DATA ROWS:
━━━━━━━━━━━━━━━━

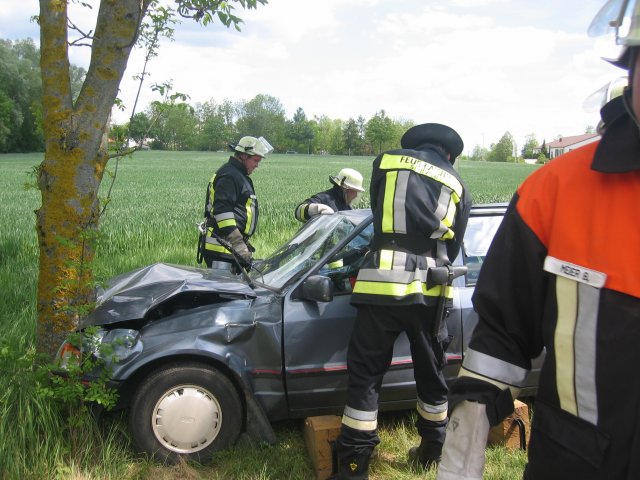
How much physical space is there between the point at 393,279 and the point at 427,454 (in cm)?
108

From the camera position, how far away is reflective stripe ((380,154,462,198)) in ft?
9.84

━━━━━━━━━━━━━━━━

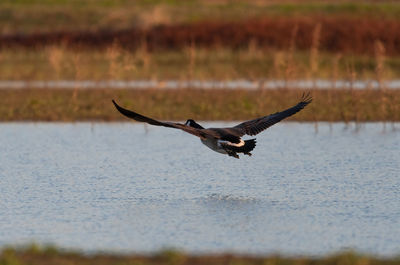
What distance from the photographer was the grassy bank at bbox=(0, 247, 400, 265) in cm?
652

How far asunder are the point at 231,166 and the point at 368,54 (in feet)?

━━━━━━━━━━━━━━━━

TO DO: Rewrite the entries starting at the line that contains "What distance from" and ending at the line that contains "How far asunder", changing "grassy bank" to "grass slope" and leaving everything else the same. Give back only those lines.

FULL RESPONSE:
What distance from the photographer was the grass slope at bbox=(0, 247, 400, 265) in cm?
652

How far asunder are the point at 231,166 and the point at 368,54 (in feet)?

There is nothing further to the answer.